Por todo ello, debemos avivar la asistencia humana pasándola por el tamiz del corazón, si en verdad queremos otro mundo más fraternizado que enfrentado, otro planeta más humano que egoísta. Esta generosa entrega, que en mayor o menor medida todos necesitamos, únicamente tiene razón de ser en la providencia de sus brotes, si la especie persiste en la acción de un mundo hecho para sí y hecho para los demás, por y para el ser humano. Volviendo los ojos a nuestro continente, el que la Unión Europea tenga entre sus objetivos prioritarios, la de prestar ayuda lo antes posible a quienes la piden, más que un acto heroico, que no lo es, es un acto esperanzador, al menos un vital estimulante, que ya predijo el poeta latino Ovidio, cuando refrendó que "la esperanza hace que agite el naufrago sus brazos en medio de las aguas, aún cuando no vea tierra por ningún lado".
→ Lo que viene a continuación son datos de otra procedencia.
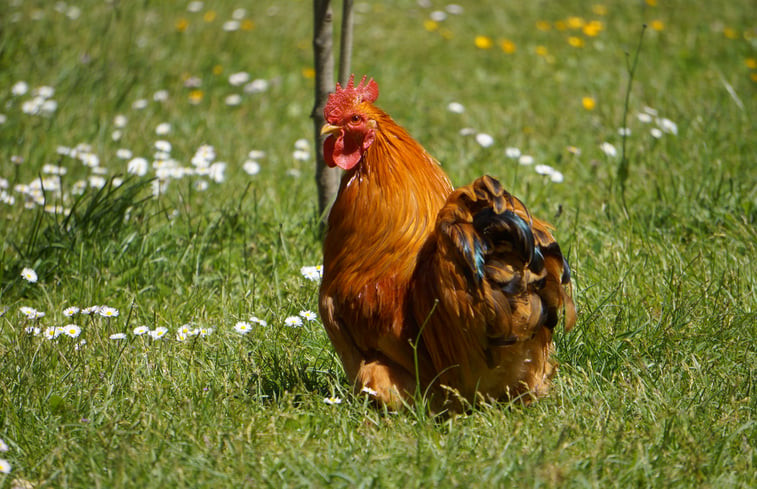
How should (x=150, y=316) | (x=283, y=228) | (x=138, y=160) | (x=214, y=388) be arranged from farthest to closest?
(x=138, y=160)
(x=283, y=228)
(x=150, y=316)
(x=214, y=388)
Nos consta que el auxilio humanitario europeísta tiene tres ramas: la de emergencia, que consiste en dinero en metálico a fin de comprar y distribuir productos de primera necesidad; la alimentaria, donde suele suministrar periódicamente alimentos a regiones azotadas por hambrunas o sequías; y la ayuda a los refugiados que han huido de sus países y a los desplazados dentro de su propio país o región, prestándole socorro durante el periodo de emergencia, hasta que pueden volver a sus casas o establecerse en otro país. Todo este deber de humanidad pienso que nos ennoblece, pero en mi opinión avanzaríamos mucho más, si el paliativo asistencial traspasara la materialidad y permanecieran también auxilios afectivos de desprendimiento, socorros de compañía y comprensión, mediaciones y cooperaciones bajo el amparo de la incondicional ternura, que nada espera y todo se da. Hagamos justicia para que el amor que nos ganamos cada día nadie nos lo robe. Justiciemos al odio de una vez por todas. Sepamos que un trago de amor ayuda a vivir y también a sufrir. Oídos a la escucha comprensiva ahora y siempre. Vale la pena acariciar otro mundo. Eso si, las palabras tienen que salir del alma para que espigue el ansiado cambio que hoy todo el mundo aclama.